### Document excerpt:
........

Figure 1: The diagram shows the performance of our coder compared to previous coders with different alphabet sizes N in terms of the average clock cycles needed to encode one input symbol. Note that the performance of our coder does not depend on N.

## IV. APPROXIMATION

As the two multiplications in (1) are costly in terms of chip size and throughput, we apply the method proposed by Feygin et al. [7] to approximate A, thereby reducing each multiplication to one addition/subtraction and two shifts. Depending on A, there are two types of approximation:

$$\widehat{A} = 2^{-s}(2^{-1} + 2^{-(i+1)}), \quad i = 1, \dots, \gamma - 1,$$
 (3)

$$\widehat{A} = 2^{-s} (1 - 2^{-i}), \qquad i = 1, \dots, \gamma,$$
 (4)

........

[Rows from a dataset]
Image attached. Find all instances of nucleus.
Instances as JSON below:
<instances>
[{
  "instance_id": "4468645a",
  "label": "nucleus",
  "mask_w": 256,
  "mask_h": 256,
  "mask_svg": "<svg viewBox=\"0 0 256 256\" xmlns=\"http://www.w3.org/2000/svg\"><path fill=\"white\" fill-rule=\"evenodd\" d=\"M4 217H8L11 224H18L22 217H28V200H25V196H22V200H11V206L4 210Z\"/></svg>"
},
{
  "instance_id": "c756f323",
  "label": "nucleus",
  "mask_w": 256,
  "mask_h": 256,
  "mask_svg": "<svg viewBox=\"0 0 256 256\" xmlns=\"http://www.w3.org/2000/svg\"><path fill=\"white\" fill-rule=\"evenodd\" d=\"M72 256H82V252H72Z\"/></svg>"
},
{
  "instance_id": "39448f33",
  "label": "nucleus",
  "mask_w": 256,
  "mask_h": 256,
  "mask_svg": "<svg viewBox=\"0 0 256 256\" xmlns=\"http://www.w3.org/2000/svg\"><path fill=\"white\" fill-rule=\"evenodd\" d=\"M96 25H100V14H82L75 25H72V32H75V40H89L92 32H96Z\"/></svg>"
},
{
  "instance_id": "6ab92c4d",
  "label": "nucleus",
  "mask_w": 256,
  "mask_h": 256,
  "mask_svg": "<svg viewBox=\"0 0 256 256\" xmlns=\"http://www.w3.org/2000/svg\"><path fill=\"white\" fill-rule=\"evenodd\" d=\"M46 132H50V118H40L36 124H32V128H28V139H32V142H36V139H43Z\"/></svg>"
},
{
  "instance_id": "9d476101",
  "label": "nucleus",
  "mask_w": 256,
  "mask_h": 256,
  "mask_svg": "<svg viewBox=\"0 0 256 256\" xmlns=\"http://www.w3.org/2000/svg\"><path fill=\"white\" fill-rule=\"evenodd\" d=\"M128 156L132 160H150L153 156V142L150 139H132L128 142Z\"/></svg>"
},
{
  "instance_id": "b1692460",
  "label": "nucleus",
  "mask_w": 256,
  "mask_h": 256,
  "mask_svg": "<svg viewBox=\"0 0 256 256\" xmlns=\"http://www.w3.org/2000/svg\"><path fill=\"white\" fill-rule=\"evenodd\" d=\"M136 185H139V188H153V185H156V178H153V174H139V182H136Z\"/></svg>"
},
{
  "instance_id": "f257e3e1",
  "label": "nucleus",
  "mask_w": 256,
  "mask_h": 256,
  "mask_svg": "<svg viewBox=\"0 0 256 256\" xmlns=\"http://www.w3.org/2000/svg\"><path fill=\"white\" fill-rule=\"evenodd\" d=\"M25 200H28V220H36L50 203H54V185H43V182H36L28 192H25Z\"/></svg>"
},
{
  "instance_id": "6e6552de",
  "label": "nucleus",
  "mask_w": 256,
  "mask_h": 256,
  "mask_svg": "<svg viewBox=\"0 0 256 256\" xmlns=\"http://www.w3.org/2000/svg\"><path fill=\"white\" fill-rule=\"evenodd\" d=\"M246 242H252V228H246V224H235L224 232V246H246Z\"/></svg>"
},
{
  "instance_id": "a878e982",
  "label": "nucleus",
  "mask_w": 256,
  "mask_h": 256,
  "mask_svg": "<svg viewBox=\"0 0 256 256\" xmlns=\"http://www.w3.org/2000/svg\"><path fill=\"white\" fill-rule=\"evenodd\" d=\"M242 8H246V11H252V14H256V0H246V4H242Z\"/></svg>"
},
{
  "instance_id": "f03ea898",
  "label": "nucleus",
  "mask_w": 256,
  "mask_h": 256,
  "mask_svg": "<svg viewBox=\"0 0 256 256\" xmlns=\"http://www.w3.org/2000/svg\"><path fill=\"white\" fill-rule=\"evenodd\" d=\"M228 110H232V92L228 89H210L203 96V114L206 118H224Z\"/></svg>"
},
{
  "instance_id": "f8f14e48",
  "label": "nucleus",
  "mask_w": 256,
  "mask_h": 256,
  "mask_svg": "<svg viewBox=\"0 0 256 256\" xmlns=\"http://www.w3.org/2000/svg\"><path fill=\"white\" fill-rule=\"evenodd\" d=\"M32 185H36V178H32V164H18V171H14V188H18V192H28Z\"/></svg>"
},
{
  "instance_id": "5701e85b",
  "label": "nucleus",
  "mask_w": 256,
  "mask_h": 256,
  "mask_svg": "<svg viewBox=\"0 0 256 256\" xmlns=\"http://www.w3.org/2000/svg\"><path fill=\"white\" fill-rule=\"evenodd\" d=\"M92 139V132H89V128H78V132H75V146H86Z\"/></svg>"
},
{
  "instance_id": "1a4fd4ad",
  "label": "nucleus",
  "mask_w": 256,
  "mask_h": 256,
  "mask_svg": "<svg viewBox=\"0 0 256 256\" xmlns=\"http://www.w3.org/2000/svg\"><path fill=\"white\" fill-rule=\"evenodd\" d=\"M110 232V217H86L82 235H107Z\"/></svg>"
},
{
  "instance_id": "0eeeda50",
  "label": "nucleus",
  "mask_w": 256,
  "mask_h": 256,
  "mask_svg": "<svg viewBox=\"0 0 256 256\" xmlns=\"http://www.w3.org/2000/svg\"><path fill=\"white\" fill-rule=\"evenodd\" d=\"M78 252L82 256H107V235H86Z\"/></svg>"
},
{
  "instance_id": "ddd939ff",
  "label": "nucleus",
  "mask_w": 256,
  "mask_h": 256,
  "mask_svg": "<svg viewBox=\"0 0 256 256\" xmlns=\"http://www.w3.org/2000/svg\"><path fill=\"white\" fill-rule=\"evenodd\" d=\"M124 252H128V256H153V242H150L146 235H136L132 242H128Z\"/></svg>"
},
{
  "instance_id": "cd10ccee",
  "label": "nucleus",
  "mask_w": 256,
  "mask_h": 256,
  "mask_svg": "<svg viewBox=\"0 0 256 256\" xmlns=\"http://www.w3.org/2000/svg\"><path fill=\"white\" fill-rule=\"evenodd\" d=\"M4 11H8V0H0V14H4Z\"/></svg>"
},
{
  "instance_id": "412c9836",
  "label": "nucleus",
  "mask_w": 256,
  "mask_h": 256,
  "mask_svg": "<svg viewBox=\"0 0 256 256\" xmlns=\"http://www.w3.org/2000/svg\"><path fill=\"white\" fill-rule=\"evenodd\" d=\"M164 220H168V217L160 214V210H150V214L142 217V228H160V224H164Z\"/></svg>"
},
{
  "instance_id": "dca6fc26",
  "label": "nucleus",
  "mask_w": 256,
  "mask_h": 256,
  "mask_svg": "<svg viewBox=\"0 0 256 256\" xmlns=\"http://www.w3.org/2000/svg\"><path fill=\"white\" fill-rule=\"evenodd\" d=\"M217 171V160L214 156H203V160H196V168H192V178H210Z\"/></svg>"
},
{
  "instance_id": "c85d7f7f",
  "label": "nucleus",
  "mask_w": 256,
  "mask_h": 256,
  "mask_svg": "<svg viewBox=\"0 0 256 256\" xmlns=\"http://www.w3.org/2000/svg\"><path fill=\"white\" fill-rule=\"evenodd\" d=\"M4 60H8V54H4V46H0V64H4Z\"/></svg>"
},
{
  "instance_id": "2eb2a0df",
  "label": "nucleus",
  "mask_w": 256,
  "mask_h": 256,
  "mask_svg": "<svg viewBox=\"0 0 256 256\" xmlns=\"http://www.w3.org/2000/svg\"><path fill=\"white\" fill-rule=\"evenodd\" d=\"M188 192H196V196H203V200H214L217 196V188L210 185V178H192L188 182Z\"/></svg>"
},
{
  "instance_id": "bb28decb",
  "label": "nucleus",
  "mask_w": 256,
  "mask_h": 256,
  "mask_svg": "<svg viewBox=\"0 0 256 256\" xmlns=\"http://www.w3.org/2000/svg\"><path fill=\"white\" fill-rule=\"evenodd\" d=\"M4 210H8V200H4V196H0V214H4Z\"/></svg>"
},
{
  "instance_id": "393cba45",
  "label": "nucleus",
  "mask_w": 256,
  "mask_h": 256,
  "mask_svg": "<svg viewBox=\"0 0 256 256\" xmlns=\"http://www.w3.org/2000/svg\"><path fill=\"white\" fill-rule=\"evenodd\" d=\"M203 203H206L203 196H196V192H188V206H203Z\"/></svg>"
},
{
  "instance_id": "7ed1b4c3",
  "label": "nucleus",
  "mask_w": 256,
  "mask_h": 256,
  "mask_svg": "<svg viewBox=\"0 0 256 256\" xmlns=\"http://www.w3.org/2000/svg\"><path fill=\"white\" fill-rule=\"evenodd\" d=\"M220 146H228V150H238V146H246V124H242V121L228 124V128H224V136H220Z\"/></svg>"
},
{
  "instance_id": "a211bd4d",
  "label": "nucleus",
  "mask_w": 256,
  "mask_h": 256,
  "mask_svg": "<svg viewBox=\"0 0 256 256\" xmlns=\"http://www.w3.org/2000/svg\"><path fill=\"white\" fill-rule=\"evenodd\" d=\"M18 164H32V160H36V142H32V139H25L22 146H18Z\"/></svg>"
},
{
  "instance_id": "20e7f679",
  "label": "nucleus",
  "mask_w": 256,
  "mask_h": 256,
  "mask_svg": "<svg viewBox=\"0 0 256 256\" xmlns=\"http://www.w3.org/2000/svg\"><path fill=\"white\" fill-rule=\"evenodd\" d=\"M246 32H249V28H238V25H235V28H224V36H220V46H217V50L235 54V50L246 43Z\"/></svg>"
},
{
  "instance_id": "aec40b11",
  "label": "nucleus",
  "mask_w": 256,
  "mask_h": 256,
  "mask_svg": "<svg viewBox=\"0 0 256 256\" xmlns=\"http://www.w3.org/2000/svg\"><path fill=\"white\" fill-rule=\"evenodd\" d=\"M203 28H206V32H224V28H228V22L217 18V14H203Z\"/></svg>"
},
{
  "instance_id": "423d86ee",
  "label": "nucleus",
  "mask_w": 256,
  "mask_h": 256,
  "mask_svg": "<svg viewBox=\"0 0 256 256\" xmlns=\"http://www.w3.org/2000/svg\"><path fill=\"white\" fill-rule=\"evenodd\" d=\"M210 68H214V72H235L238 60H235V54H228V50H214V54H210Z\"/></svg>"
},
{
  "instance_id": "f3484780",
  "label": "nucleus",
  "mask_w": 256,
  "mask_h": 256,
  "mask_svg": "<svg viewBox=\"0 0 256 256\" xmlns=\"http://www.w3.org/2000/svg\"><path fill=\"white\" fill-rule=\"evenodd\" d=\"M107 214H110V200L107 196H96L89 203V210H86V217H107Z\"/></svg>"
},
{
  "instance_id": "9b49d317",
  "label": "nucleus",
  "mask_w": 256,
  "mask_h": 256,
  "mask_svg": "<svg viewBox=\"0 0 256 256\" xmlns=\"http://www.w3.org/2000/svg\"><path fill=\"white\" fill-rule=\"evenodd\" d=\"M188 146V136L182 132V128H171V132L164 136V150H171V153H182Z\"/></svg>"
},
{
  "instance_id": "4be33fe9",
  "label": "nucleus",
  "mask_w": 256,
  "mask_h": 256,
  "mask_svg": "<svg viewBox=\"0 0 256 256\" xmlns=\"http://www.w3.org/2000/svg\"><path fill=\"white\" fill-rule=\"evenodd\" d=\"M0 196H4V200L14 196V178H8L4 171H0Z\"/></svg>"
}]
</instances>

........

### Set exercise A:
In the coder approximation text, what does the method of Feygin et al. reduce each multiplication to?
### Set exercise B:
Resume the text on approximating A in the coder, starting right after equation (4).

### Exercise output A:
One addition/subtraction and two shifts.

### Exercise output B:
where  $s \in \{0, \ldots, \beta-1\}$  is the number of leading '0' bits in A and  $\gamma$  is the maximum number of bits used for the approximation. The exponent i is chosen to maximize  $\widehat{A}$  under the constraint  $\widehat{A} < A$ . The approximation of  $\widehat{A}$  in case (3) can be visualized as

$$\widehat{A} = 0.\underbrace{0 \cdots 0}_{s} 1 \underbrace{0 \cdots 01}_{i \leqslant \gamma - 1} 0 \cdots$$

and in case (4) as

$$\widehat{A} = 0.\underbrace{0 \cdots 0}_{s} \underbrace{1 \cdots 1}_{i \leqslant \gamma} 0 \cdots.$$

In [7] it is shown that the worst case normalized excess length introduced by the approximation is less than  $0.8\,\%$ .



Figure 2: This block diagram sketches the architecture of the arithmetic coding chip. The main modules APPROX and REGAC are used twice, easing the layout process of the chip.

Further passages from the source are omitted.